Allmond jumped at the opportunity to deliver hits rather than absorb them. Greg Burns, who coaches the defensive backs, said Allmond was a willing pupil from the start during spring practice in 2002.

"It was transition for him -- it's totally different running forward like a receiver and running backward like a defensive back -- but he's determined and very coachable," Burns said. "He took to it with open arms."

Allmond's emergence was delayed when he was hit by a car while walking near campus before training camp began last year. When he returned, he practiced for two days, then was hospitalized for a week because of a staph infection.

He played in a few games as a reserve, even with a fractured right wrist, before moving into the starting lineup in the seventh game against Washington. Allmond intercepted his first pass against UCLA.

"At that point, I felt I could let loose," he said.

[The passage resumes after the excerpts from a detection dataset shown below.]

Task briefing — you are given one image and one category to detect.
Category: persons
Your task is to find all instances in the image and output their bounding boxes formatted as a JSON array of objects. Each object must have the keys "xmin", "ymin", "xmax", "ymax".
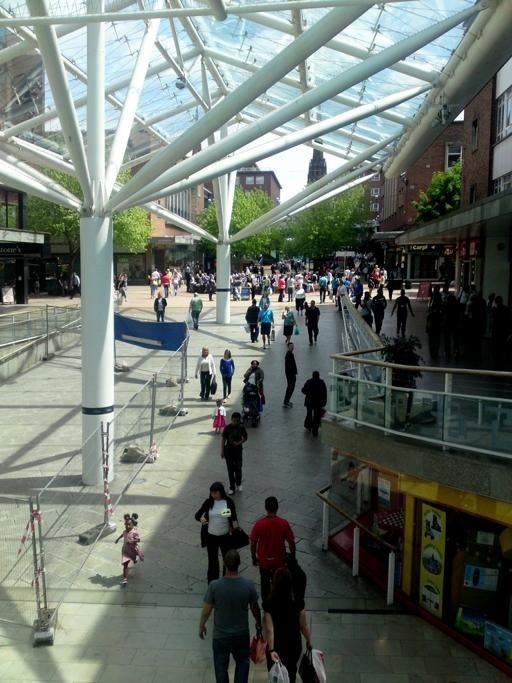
[
  {"xmin": 147, "ymin": 262, "xmax": 217, "ymax": 301},
  {"xmin": 154, "ymin": 292, "xmax": 167, "ymax": 323},
  {"xmin": 221, "ymin": 412, "xmax": 248, "ymax": 494},
  {"xmin": 250, "ymin": 496, "xmax": 296, "ymax": 601},
  {"xmin": 118, "ymin": 272, "xmax": 128, "ymax": 301},
  {"xmin": 230, "ymin": 259, "xmax": 511, "ymax": 371},
  {"xmin": 263, "ymin": 569, "xmax": 313, "ymax": 682},
  {"xmin": 198, "ymin": 549, "xmax": 262, "ymax": 683},
  {"xmin": 115, "ymin": 513, "xmax": 144, "ymax": 583},
  {"xmin": 30, "ymin": 270, "xmax": 81, "ymax": 299},
  {"xmin": 189, "ymin": 293, "xmax": 203, "ymax": 330},
  {"xmin": 195, "ymin": 481, "xmax": 240, "ymax": 584},
  {"xmin": 195, "ymin": 342, "xmax": 327, "ymax": 437}
]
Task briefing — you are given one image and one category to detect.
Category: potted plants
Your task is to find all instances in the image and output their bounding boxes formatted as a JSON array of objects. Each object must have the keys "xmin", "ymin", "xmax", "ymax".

Allmond opened this season as the only returning starter in USC's secondary. He helped the Trojans shut out Auburn in the opener and intercepted a pass during last week's 35-18 victory over Brigham Young.

"The thing I like about Coach Carroll's defense is, it gives you the freedom to play," said Allmond, who also returned a kickoff 30 yards to set up USC's game-clinching touchdown drive against BYU. "He gives you the freedom to be yourself on the field and loves you to be aggressive."

Allmond said his off-the-field problems were behind him and that he had paid his dues. However, he added, he still performs community service on his own and attends anger-management classes once or twice a month as well.

"I met a lot of friends in there," he said. "And a lot of them are USC fans."

Carroll expects that Allmond's size and aggressiveness will translate well to the NFL, though his future could be determined by how well he runs at scouting combines.

"It's tough to find big corners," Carroll said. "He could match up with big guys and not be outsized."

Allmond said he would be prepared for the opportunity.

"That's the next step," he said. "After we win the national championship."